START Input

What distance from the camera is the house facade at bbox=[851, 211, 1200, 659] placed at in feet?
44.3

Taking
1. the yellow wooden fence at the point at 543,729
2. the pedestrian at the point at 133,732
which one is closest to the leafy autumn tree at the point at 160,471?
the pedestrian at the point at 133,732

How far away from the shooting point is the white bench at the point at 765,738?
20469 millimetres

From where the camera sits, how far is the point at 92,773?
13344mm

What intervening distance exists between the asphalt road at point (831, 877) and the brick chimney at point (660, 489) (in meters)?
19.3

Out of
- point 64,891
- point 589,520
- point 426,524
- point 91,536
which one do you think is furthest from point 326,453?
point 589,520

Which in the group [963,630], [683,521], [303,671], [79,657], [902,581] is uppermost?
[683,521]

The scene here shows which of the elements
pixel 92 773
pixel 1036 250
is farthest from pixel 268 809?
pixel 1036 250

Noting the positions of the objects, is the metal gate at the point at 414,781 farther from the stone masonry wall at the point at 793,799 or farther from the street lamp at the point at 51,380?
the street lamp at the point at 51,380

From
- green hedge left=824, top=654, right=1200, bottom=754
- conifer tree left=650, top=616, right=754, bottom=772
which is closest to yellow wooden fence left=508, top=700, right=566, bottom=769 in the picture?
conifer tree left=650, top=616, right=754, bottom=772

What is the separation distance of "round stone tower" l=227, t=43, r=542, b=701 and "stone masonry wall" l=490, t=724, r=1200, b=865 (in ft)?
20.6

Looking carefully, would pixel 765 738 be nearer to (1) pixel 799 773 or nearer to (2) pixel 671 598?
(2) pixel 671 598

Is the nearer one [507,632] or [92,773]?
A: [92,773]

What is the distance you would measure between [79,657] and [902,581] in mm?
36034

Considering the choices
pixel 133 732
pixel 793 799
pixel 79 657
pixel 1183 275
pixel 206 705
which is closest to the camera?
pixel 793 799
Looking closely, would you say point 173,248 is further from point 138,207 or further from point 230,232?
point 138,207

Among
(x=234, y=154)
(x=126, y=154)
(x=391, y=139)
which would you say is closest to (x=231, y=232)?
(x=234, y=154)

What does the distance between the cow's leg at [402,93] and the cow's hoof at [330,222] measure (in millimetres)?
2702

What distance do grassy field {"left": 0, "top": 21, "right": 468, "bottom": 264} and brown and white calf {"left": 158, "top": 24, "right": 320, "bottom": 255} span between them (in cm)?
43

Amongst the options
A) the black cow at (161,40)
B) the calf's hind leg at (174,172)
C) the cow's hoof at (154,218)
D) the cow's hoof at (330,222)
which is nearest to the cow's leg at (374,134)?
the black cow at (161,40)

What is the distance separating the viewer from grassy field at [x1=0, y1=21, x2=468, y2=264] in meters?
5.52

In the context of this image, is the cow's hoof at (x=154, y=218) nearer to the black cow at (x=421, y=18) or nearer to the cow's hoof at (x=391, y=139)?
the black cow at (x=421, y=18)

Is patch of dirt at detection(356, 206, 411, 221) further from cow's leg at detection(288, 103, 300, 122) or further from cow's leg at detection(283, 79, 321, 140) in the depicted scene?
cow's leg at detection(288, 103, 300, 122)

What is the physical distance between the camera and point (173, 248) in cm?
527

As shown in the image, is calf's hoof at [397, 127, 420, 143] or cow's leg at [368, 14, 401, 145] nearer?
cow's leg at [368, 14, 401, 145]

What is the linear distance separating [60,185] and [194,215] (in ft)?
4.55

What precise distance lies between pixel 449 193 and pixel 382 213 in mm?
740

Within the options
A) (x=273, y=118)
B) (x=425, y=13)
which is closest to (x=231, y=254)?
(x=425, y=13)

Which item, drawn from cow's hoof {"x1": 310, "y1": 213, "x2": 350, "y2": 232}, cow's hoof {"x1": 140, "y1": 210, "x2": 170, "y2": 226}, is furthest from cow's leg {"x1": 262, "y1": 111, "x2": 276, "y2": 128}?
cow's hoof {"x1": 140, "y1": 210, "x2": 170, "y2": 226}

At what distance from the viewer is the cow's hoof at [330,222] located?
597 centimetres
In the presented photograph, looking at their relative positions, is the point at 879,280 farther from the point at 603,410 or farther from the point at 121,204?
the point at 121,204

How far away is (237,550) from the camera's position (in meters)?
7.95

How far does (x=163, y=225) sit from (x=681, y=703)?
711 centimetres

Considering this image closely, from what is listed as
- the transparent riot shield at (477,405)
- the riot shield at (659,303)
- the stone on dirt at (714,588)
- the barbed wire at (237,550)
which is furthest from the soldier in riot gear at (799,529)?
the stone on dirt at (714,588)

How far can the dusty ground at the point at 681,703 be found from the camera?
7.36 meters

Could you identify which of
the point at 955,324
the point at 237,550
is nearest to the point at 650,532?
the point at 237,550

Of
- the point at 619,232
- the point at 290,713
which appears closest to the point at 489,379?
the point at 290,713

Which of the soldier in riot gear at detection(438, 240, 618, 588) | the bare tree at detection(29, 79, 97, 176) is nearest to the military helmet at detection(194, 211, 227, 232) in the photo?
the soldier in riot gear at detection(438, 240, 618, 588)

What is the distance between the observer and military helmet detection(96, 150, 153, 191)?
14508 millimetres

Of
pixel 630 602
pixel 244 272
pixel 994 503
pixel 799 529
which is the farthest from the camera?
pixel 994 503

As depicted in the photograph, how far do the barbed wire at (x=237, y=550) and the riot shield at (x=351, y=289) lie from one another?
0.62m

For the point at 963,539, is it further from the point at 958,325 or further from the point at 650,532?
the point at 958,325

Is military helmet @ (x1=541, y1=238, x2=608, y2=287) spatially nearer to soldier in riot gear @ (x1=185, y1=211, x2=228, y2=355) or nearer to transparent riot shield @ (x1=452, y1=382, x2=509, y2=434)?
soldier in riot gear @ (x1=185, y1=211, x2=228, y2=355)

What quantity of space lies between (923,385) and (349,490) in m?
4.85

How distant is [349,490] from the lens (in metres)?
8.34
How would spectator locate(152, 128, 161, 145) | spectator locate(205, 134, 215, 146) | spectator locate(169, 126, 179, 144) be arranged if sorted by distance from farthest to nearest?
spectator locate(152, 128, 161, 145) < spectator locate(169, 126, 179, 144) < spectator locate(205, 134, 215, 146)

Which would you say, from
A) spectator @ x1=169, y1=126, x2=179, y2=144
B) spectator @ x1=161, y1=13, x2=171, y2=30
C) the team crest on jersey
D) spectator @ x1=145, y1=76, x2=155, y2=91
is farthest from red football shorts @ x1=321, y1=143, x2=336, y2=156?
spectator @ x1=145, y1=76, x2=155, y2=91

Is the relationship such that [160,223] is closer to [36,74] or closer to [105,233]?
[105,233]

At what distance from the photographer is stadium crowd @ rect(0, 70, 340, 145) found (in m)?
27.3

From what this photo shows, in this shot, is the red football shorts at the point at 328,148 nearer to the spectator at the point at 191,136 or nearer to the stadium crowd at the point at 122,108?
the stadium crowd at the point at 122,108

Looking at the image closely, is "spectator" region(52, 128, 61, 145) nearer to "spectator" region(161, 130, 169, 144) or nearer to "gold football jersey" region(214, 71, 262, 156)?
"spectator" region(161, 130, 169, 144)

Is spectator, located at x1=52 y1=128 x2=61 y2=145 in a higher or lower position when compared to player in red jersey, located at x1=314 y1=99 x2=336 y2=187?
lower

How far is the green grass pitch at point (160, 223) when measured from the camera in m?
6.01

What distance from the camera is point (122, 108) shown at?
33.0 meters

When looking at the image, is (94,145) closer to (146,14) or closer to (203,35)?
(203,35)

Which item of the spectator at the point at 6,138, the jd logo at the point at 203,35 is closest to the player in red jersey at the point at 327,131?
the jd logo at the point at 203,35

END Input

Brief: Extract all the material, leaving every line as it is.

Finished exercise:
What distance from the camera is the house facade at bbox=[851, 211, 1200, 659] placed at in feet?
44.3

Taking
1. the yellow wooden fence at the point at 543,729
2. the pedestrian at the point at 133,732
which one is closest to the leafy autumn tree at the point at 160,471?
the pedestrian at the point at 133,732

How far away from the shooting point is the white bench at the point at 765,738?
20469 millimetres

From where the camera sits, how far is the point at 92,773?
13344mm

What intervening distance exists between the asphalt road at point (831, 877) and the brick chimney at point (660, 489) (in meters)?
19.3

Out of
- point 64,891
- point 589,520
- point 426,524
- point 91,536
which one do you think is furthest from point 326,453?
point 589,520

Which in the group [963,630], [683,521], [303,671], [79,657], [902,581] is uppermost?
[683,521]

The scene here shows which of the elements
pixel 92 773
pixel 1036 250
is farthest from pixel 268 809?
pixel 1036 250

Noting the positions of the objects, is the metal gate at the point at 414,781 farther from the stone masonry wall at the point at 793,799 or farther from the street lamp at the point at 51,380?
the street lamp at the point at 51,380

From
- green hedge left=824, top=654, right=1200, bottom=754
- conifer tree left=650, top=616, right=754, bottom=772
which is closest to yellow wooden fence left=508, top=700, right=566, bottom=769 in the picture?
conifer tree left=650, top=616, right=754, bottom=772

What is the separation distance of "round stone tower" l=227, t=43, r=542, b=701 and "stone masonry wall" l=490, t=724, r=1200, b=865 (in ft)?
20.6

Looking carefully, would pixel 765 738 be nearer to (1) pixel 799 773 or nearer to (2) pixel 671 598?
(2) pixel 671 598

Is the nearer one [507,632] or [92,773]?
A: [92,773]

What is the distance you would measure between [79,657] and [902,581] in mm?
36034

Considering the choices
pixel 133 732
pixel 793 799
pixel 79 657
pixel 1183 275
pixel 206 705
which is closest to the camera?
pixel 793 799
Looking closely, would you say point 173,248 is further from point 138,207 or further from point 230,232?
point 138,207

Among
(x=234, y=154)
(x=126, y=154)
(x=391, y=139)
which would you say is closest to (x=231, y=232)?
(x=234, y=154)

What does the distance between the cow's leg at [402,93] and the cow's hoof at [330,222] measure (in millimetres)?
2702

What distance do grassy field {"left": 0, "top": 21, "right": 468, "bottom": 264} and brown and white calf {"left": 158, "top": 24, "right": 320, "bottom": 255} span between them (in cm)?
43

Amongst the options
A) the black cow at (161,40)
B) the calf's hind leg at (174,172)
C) the cow's hoof at (154,218)
D) the cow's hoof at (330,222)
which is nearest to the cow's leg at (374,134)?
the black cow at (161,40)

What is the distance separating the viewer from grassy field at [x1=0, y1=21, x2=468, y2=264] in meters?
5.52

In the context of this image, is the cow's hoof at (x=154, y=218) nearer to the black cow at (x=421, y=18) or nearer to the cow's hoof at (x=391, y=139)?
the black cow at (x=421, y=18)

Is patch of dirt at detection(356, 206, 411, 221) further from cow's leg at detection(288, 103, 300, 122) or further from cow's leg at detection(283, 79, 321, 140) in the depicted scene?
cow's leg at detection(288, 103, 300, 122)

What is the physical distance between the camera and point (173, 248) in cm?
527

As shown in the image, is calf's hoof at [397, 127, 420, 143] or cow's leg at [368, 14, 401, 145] nearer?
cow's leg at [368, 14, 401, 145]

What is the linear distance separating [60,185] and [194,215] (in ft)?
4.55

What precise distance lies between pixel 449 193 and pixel 382 213 in mm?
740

Within the options
A) (x=273, y=118)
B) (x=425, y=13)
which is closest to (x=231, y=254)?
(x=425, y=13)

Which item, drawn from cow's hoof {"x1": 310, "y1": 213, "x2": 350, "y2": 232}, cow's hoof {"x1": 140, "y1": 210, "x2": 170, "y2": 226}, is furthest from cow's leg {"x1": 262, "y1": 111, "x2": 276, "y2": 128}?
cow's hoof {"x1": 140, "y1": 210, "x2": 170, "y2": 226}

At what distance from the viewer is the cow's hoof at [330,222] located?
597 centimetres
In the presented photograph, looking at their relative positions, is the point at 879,280 farther from the point at 603,410 or farther from the point at 121,204?
the point at 121,204

How far away is (237,550) from the camera's position (in meters)?
7.95

How far does (x=163, y=225) sit from (x=681, y=703)?
711 centimetres

Considering this image closely, from what is listed as
- the transparent riot shield at (477,405)
- the riot shield at (659,303)
- the stone on dirt at (714,588)
- the barbed wire at (237,550)
which is furthest from the soldier in riot gear at (799,529)?
the stone on dirt at (714,588)

How far can the dusty ground at the point at 681,703 be found from the camera?
7.36 meters

Could you identify which of
the point at 955,324
the point at 237,550
is nearest to the point at 650,532?
the point at 237,550

Of
- the point at 619,232
- the point at 290,713
which appears closest to the point at 489,379?
the point at 290,713

Which of the soldier in riot gear at detection(438, 240, 618, 588) | the bare tree at detection(29, 79, 97, 176) is nearest to the military helmet at detection(194, 211, 227, 232) in the photo?
the soldier in riot gear at detection(438, 240, 618, 588)

What is the distance between the observer and military helmet detection(96, 150, 153, 191)?
14508 millimetres

Of
pixel 630 602
pixel 244 272
pixel 994 503
pixel 799 529
which is the farthest from the camera?
pixel 994 503

As depicted in the photograph, how far do the barbed wire at (x=237, y=550) and the riot shield at (x=351, y=289) lie from one another?
0.62m

For the point at 963,539, is it further from the point at 958,325 or further from the point at 650,532?
the point at 958,325

Is military helmet @ (x1=541, y1=238, x2=608, y2=287) spatially nearer to soldier in riot gear @ (x1=185, y1=211, x2=228, y2=355) or nearer to transparent riot shield @ (x1=452, y1=382, x2=509, y2=434)?
soldier in riot gear @ (x1=185, y1=211, x2=228, y2=355)

What quantity of space lies between (923,385) and (349,490) in m?
4.85

How distant is [349,490] from the lens (in metres)?
8.34
How would spectator locate(152, 128, 161, 145) | spectator locate(205, 134, 215, 146) | spectator locate(169, 126, 179, 144) be arranged if sorted by distance from farthest to nearest?
spectator locate(152, 128, 161, 145) < spectator locate(169, 126, 179, 144) < spectator locate(205, 134, 215, 146)

Which would you say, from
A) spectator @ x1=169, y1=126, x2=179, y2=144
B) spectator @ x1=161, y1=13, x2=171, y2=30
C) the team crest on jersey
D) spectator @ x1=145, y1=76, x2=155, y2=91
is farthest from red football shorts @ x1=321, y1=143, x2=336, y2=156?
spectator @ x1=145, y1=76, x2=155, y2=91

Is the relationship such that [160,223] is closer to [36,74] or closer to [105,233]?
[105,233]

At what distance from the photographer is stadium crowd @ rect(0, 70, 340, 145) found (in m)?
27.3

From what this photo shows, in this shot, is the red football shorts at the point at 328,148 nearer to the spectator at the point at 191,136 or nearer to the stadium crowd at the point at 122,108?
the stadium crowd at the point at 122,108

Looking at the image closely, is "spectator" region(52, 128, 61, 145) nearer to "spectator" region(161, 130, 169, 144) or nearer to "gold football jersey" region(214, 71, 262, 156)?
"spectator" region(161, 130, 169, 144)

Is spectator, located at x1=52 y1=128 x2=61 y2=145 in a higher or lower position when compared to player in red jersey, located at x1=314 y1=99 x2=336 y2=187?
lower

How far is the green grass pitch at point (160, 223) when measured from the camera in m?
6.01

What distance from the camera is point (122, 108) shown at?
33.0 meters

When looking at the image, is (94,145) closer to (146,14) or closer to (203,35)?
(203,35)

Which item of the spectator at the point at 6,138, the jd logo at the point at 203,35 is closest to the player in red jersey at the point at 327,131?
the jd logo at the point at 203,35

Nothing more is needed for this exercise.